# Supplied passage
——————

Adam Bullock @ 6:16 am

This blog entry was posted on December 11, 2008.

According to reports from ComScore, spending for the holiday season is matching what was spent last year so far. And being in an official recession, I think I can sum up the feelings of most everyone:

Phew!

Spending at brick and mortar was slightly down from last year; so what helped bring us even with last year? ComScore reports that for the week starting on “Cyber Monday”, December 1st, through December 7th holiday spending online was up 7% from last year.

Which leads us to the question, why do consumers buy from one e-commerce site over another? It’s hard to argue that brand awareness and popularity play a big part, but so does trust.

What are some ways your e-commerce website can build more trust?

  1. Have a professional website: Consumers are more likely to feel safer buying products off a professional, clean, website that utilizes smart business web design than one built with a template.
  2. Use testimonials: People want reassurance that others have used your services and have had a positive experience.

——————

# Supplied data

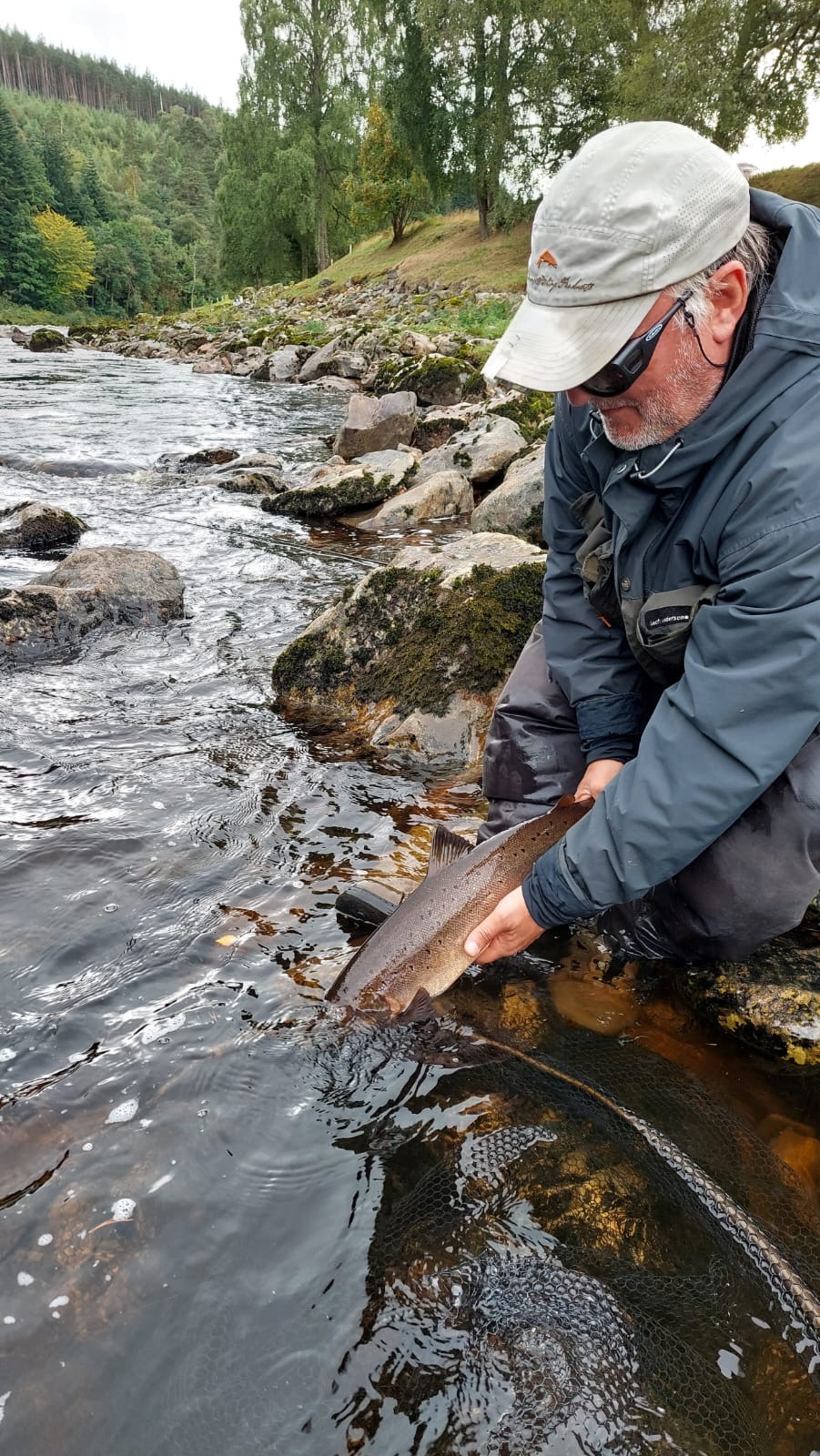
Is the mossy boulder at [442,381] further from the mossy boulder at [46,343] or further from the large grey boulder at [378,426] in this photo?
the mossy boulder at [46,343]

——————

# Prompt
Copy the blog post on holiday spending, starting with "Spending at brick" and going on through "build more trust?", and swap in "online shopping" for every "e-commerce".

# The result
Spending at brick and mortar was slightly down from last year; so what helped bring us even with last year? ComScore reports that for the week starting on “Cyber Monday”, December 1st, through December 7th holiday spending online was up 7% from last year.

Which leads us to the question, why do consumers buy from one online shopping site over another? It’s hard to argue that brand awareness and popularity play a big part, but so does trust.

What are some ways your online shopping website can build more trust?